**Task requirements:** All of the listing must be given again exactly, except that the images are dropped.

**Provided material:**
━━━━━━━━━━━━━━━━━━━━

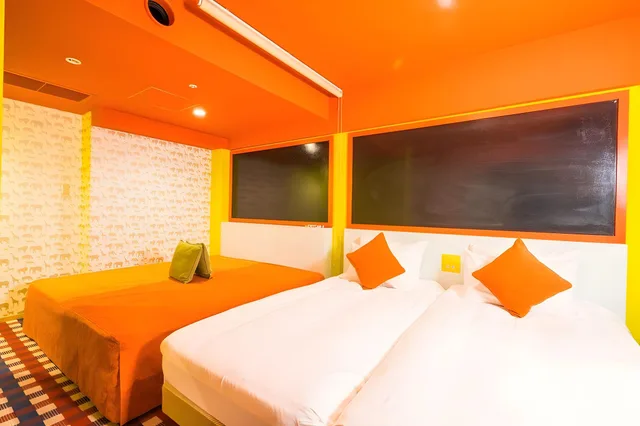 Yu, 2 Double Beds، Naeba Prince Hotel 1/2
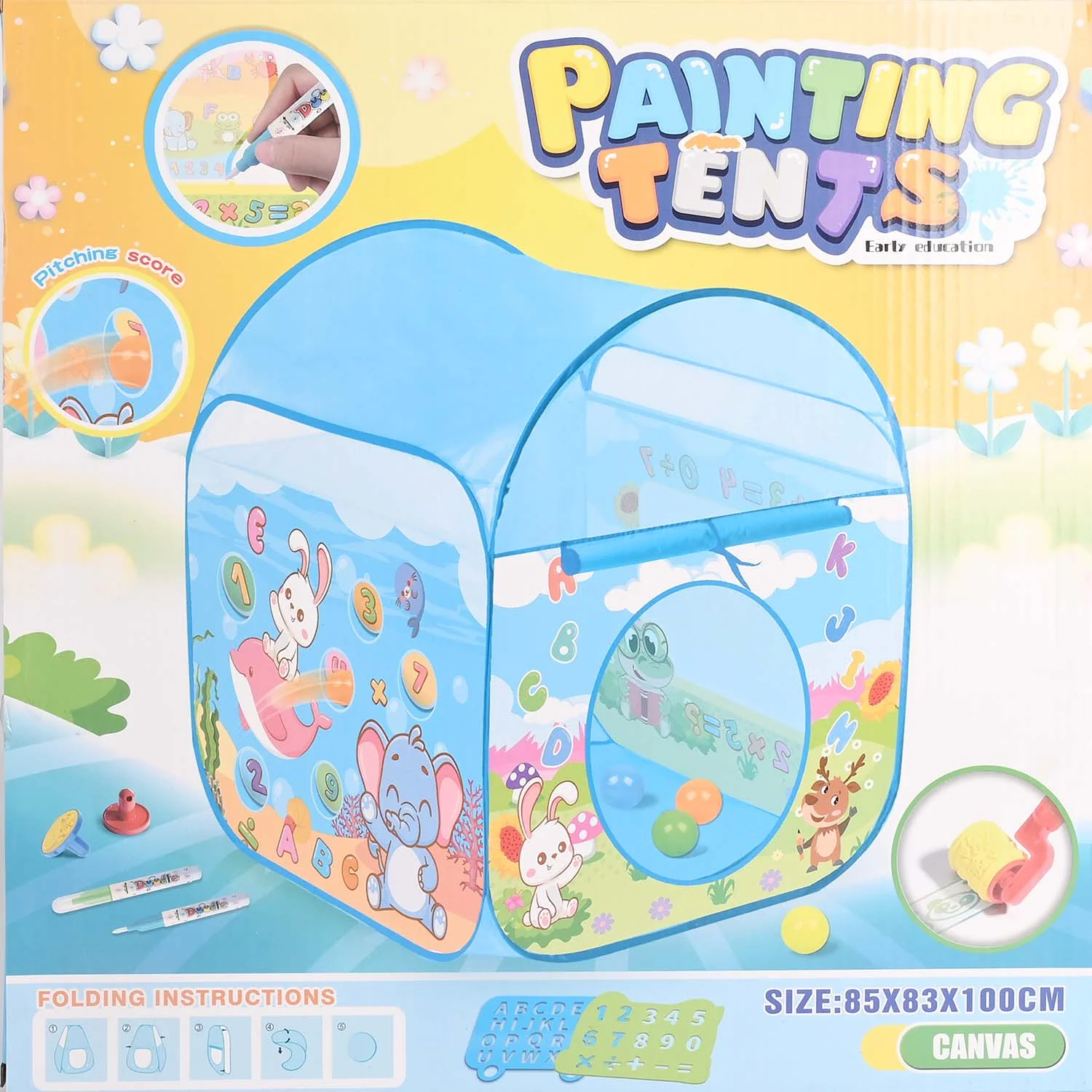 Painting Play Tent (Magical Water Canvas) - Image 4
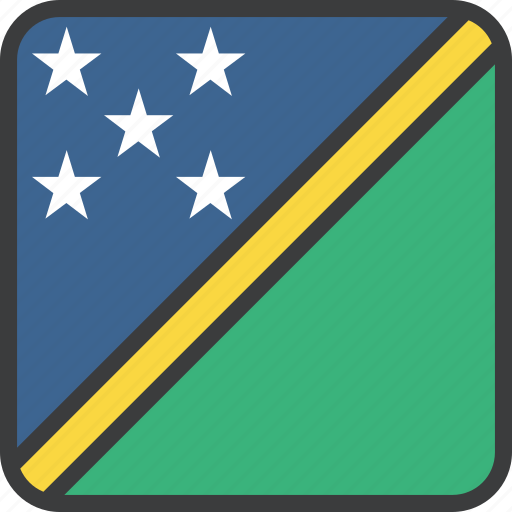 Country, flag, islands, solomon icon - Download on Iconfinder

━━━━━━━━━━━━━━━━━━━━

**Answer for the task:**
 Yu, 2 Double Beds، Naeba Prince Hotel 1/2
 Painting Play Tent (Magical Water Canvas) - Image 4
 Country, flag, islands, solomon icon - Download on Iconfinder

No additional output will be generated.